For the St Gotthard route, see especially folio 30 of this sketchbook (D04686). As Finberg was the first to observe, this sketch was worked up into a large colour study (Tate D04897; Turner Bequest LXXX D). The St Gotthard subject is confirmed by David Hill’s identification of the colour study, earlier suggestions having been the Great St Bernard Pass or the Jungfrau from the Lauterbrunnen road (both proposed by Finberg, who while noticing the connection with the pencil sketch did not give it a specific title). Previously, John Russell and Andrew Wilton had already suggested that the colour study might show the St Gotthard route, below Göschenen, in the Reuss valley, looking towards Wassen. They, and subsequently Wilton independently thought the coloured version was an unfinished watercolour, perhaps planned as a pendant to a large watercolour acquired by Walter Fawkes (Yale Center for British Art, New Haven, Connecticut).1
The mark on the pencil sketch, usually identified as a cross, has been taken to indicate Turner’s choice of the subject for further development; it may actually be the initial ‘F’, indicating Fawkes. This writer, however, has suggested a prospective alternative pairing, with the Battle of Fort Rock, Val d’Aouste, Piedmont, 1796, exhibited in 1815 but unsold (Tate D04900; Turner Bequest LXXX G). Since the colour study appears to show pilgrims, this would contrast the return of the Alpine routes to their peacetime functions with their recent role in war.2 In the event, Turner based his companion work for the 1815 exhibition on a view of Lake Lucerne on folio 41 of this sketchbook (Tate D04698).

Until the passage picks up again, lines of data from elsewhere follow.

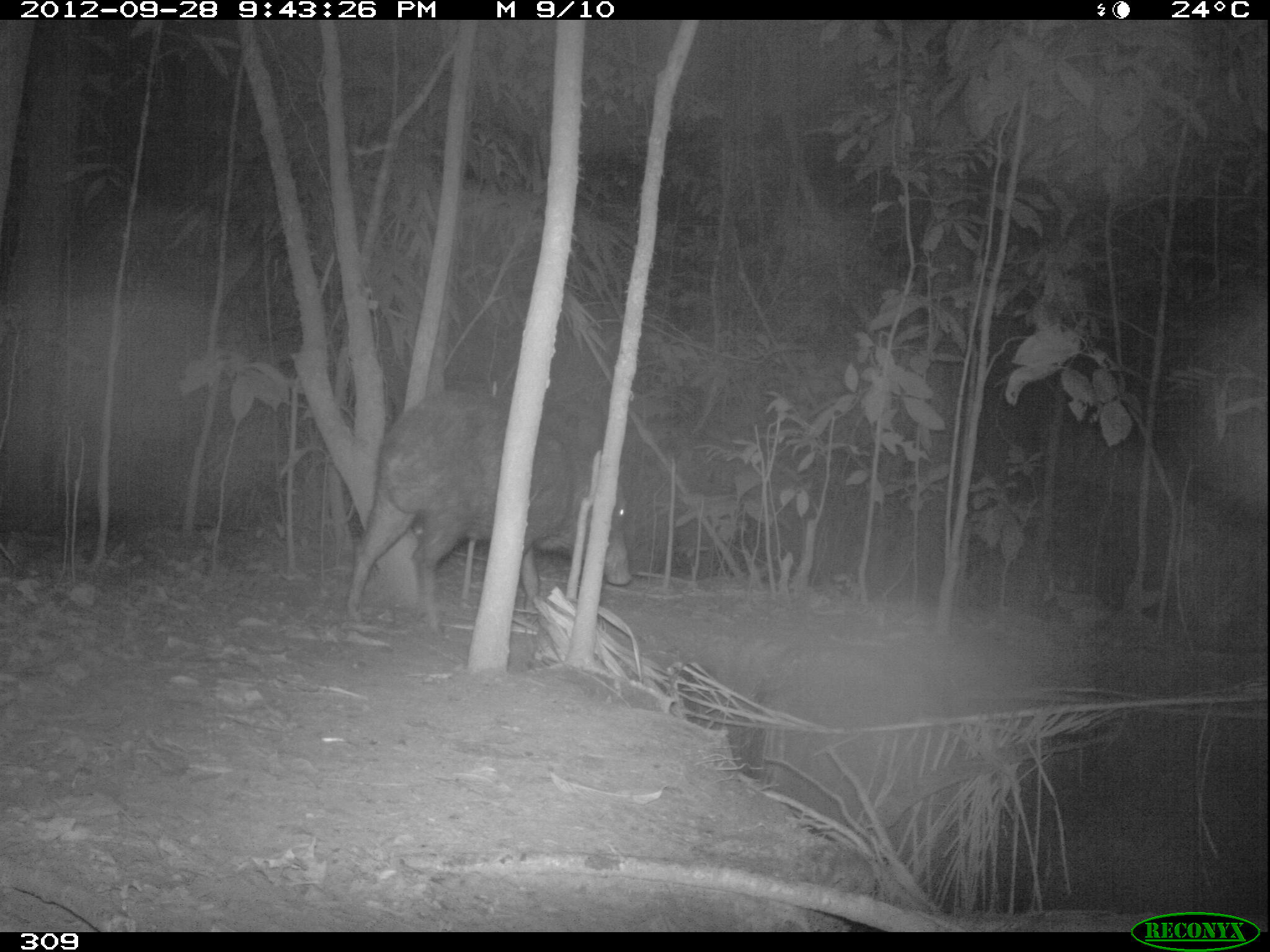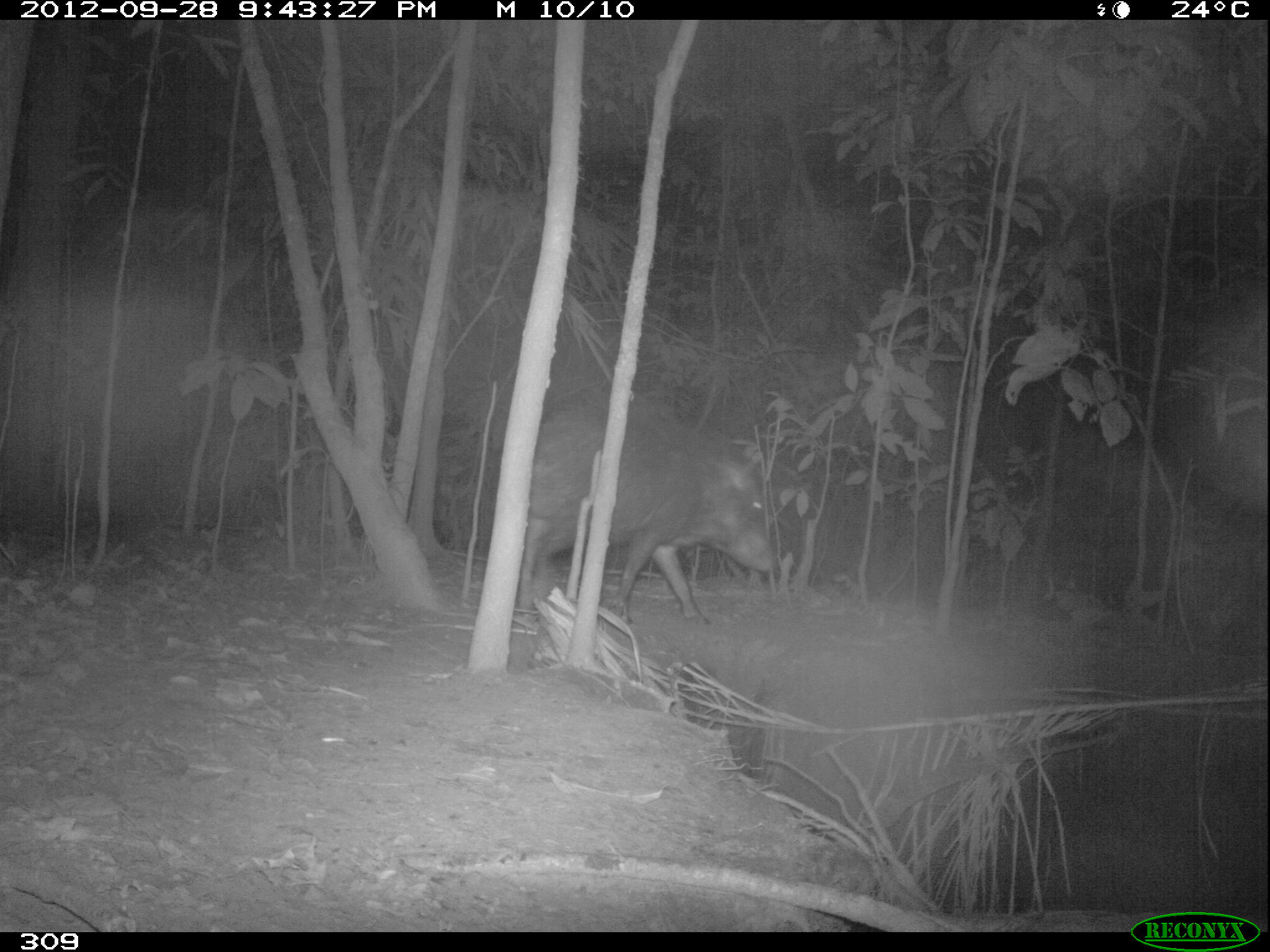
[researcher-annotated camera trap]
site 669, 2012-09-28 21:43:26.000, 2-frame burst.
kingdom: Animalia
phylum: Chordata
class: Mammalia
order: Artiodactyla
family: Tayassuidae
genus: Tayassu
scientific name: Tayassu pecari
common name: white-lipped peccary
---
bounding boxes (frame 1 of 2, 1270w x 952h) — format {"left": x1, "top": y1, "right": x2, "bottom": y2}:
tayassu pecari: {"left": 344, "top": 389, "right": 629, "bottom": 638}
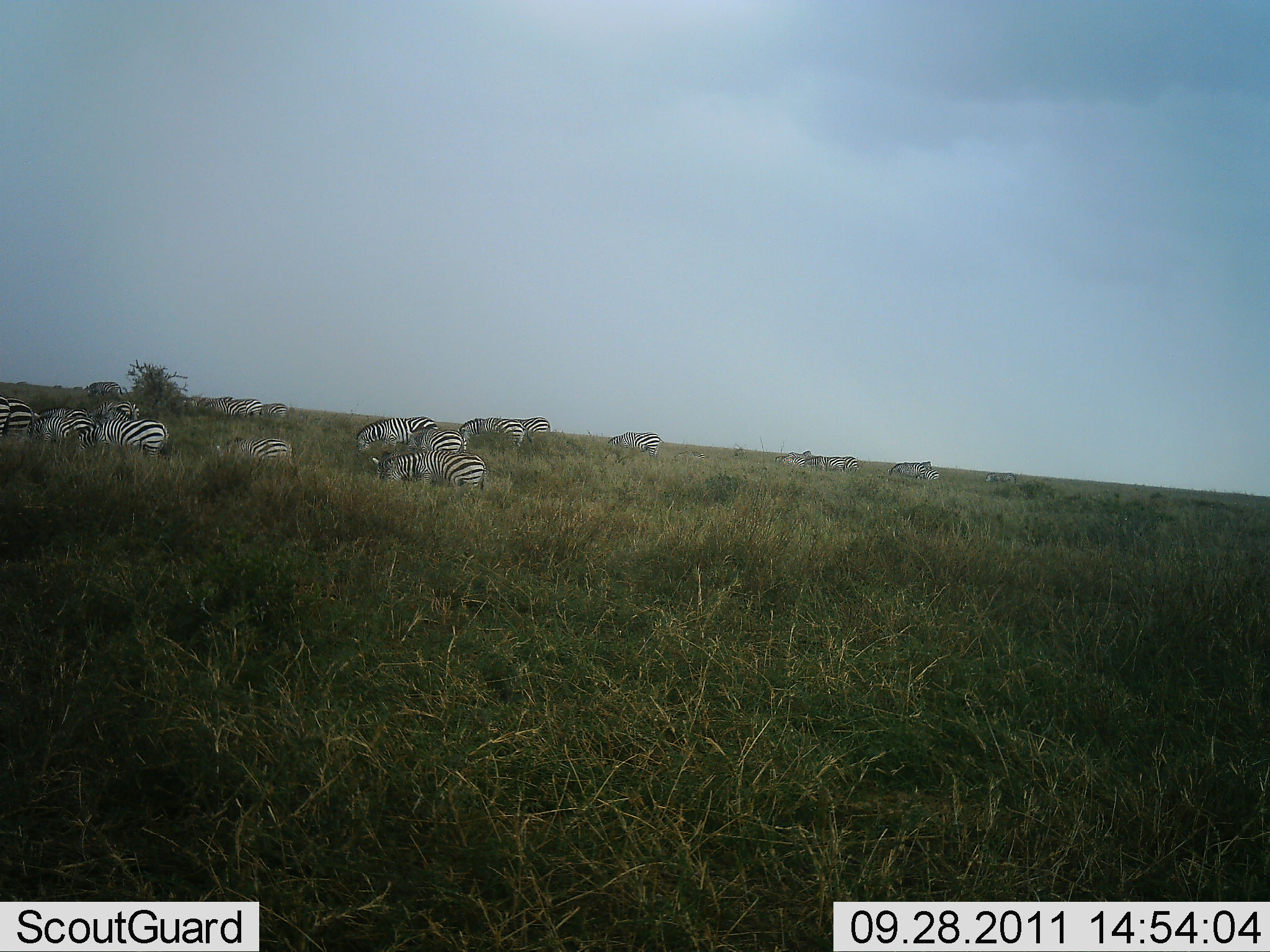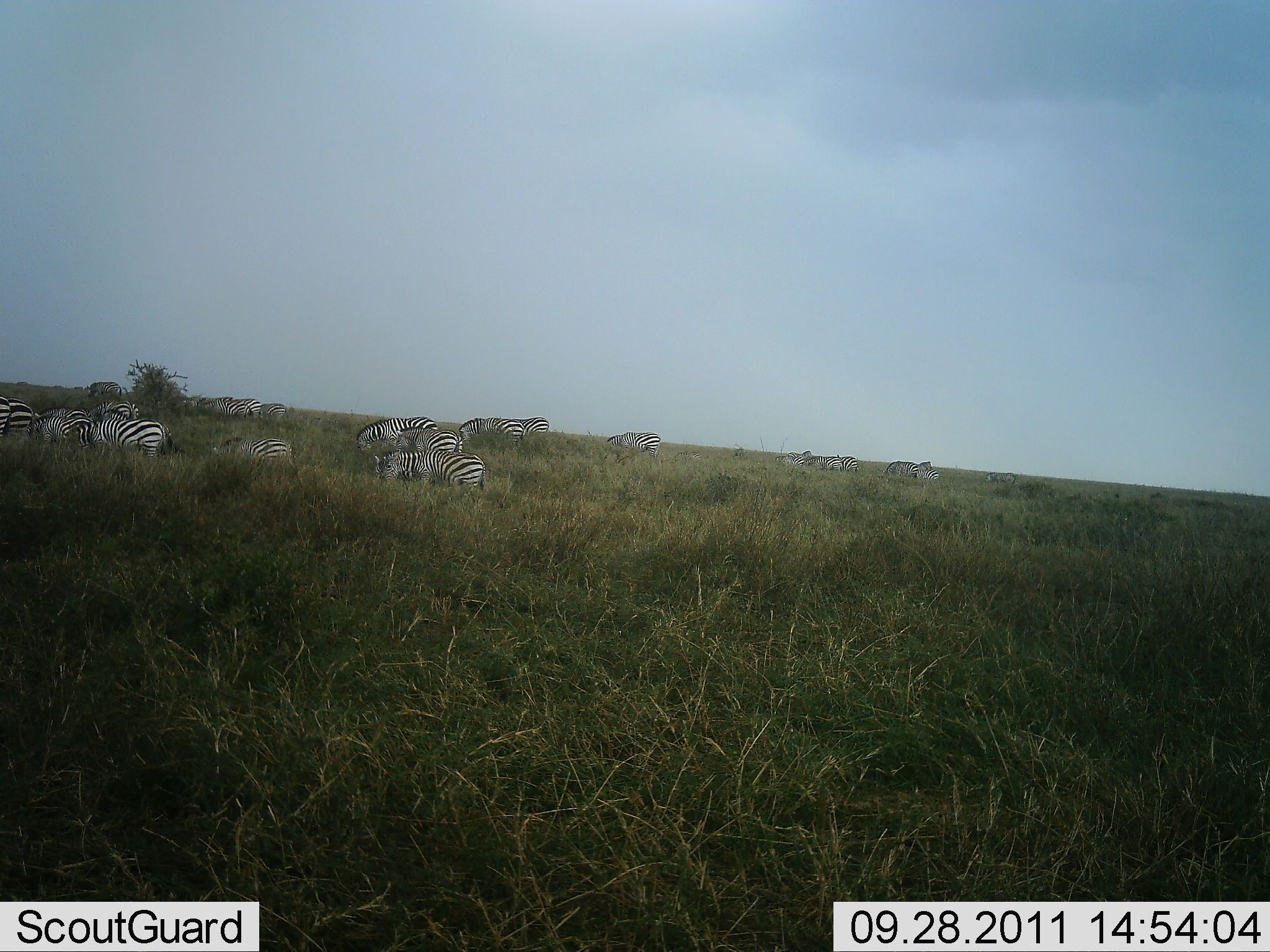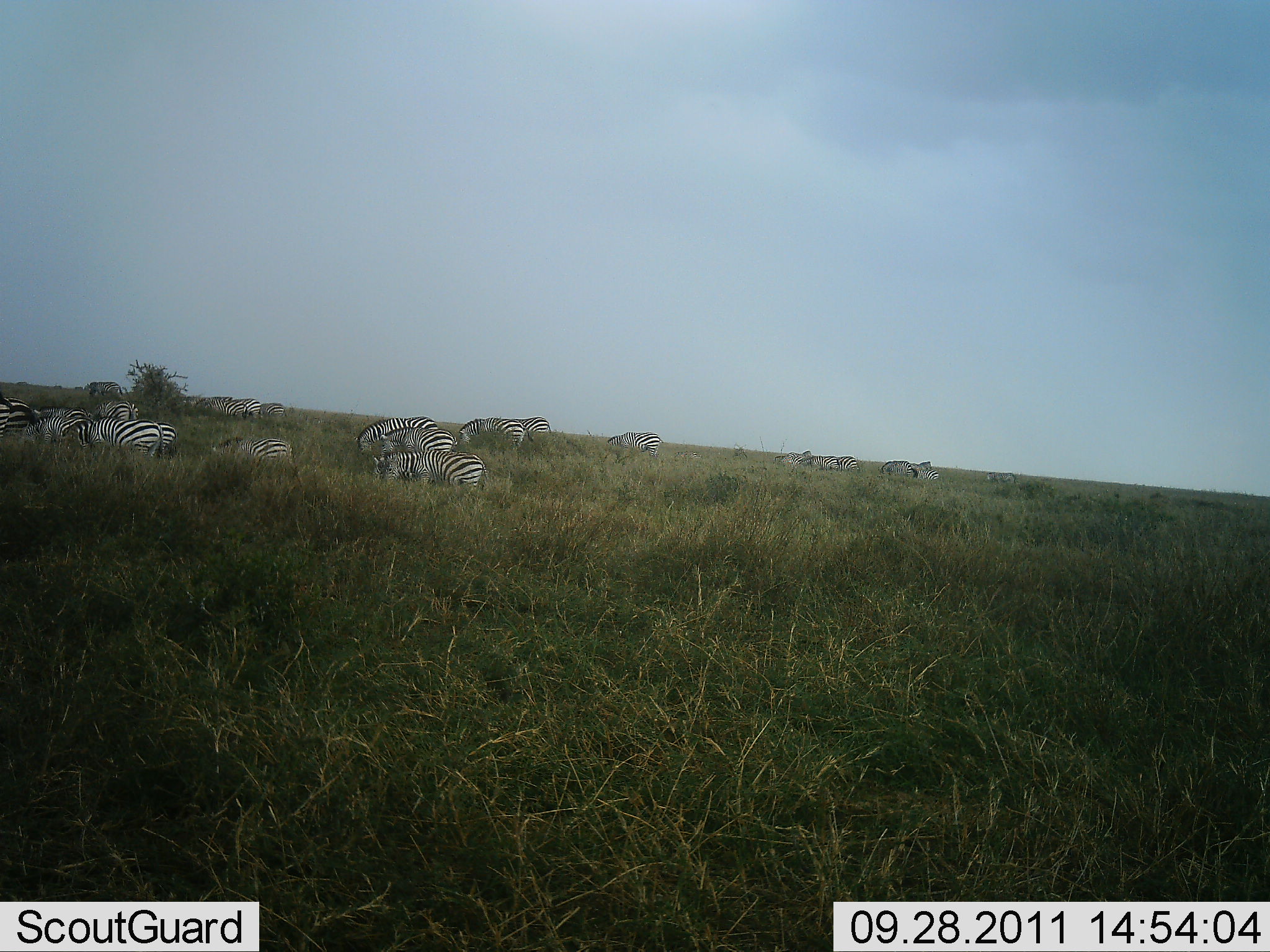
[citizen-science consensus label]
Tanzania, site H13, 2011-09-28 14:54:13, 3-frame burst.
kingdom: Animalia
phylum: Chordata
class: Mammalia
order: Perissodactyla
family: Equidae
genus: Equus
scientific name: Equus quagga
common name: plains zebra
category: zebra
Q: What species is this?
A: Zebra (plains zebra) (Equus quagga).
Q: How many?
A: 11-50.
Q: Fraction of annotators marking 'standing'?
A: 31%.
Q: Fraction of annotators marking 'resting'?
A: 0%.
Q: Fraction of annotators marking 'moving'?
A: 15%.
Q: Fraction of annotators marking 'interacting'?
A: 0%.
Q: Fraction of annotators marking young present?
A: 8%.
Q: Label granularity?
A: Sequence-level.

Wilton 1979, p.341 no.365 as ‘Glacier and source of the Arveron, going up to the Mer de Glace’ exhibited at the Royal Academy in 1803. More recently Eric Shanes has argued that the Yale watercolour should be redated circa 1814 and associated with another title recorded in Fawkes’s collection, Mer de Glace, in the Valley of Chamouni, Switzerland; ‘Identifying Turner’s Chamonix water-colours’, The Burlington Magazine, vol.142, no.1172, November 2000, pp.693–4. Shanes’s case is persuasive on technical and stylistic grounds but for a cautious response see Gillian Forrester in John Baskett, Jules David Prown, Duncan Robinson and others, Paul Mellon’s Legacy: A Passion for British Art: Masterpieces from the Yale Center for British Art, exhibition catalogue, Yale Center for British Art, New Haven 2007, p.283.
David Blayney Brown, Turner in the Alps 1802, exhibition catalogue, Tate Gallery, London 1998, p.184.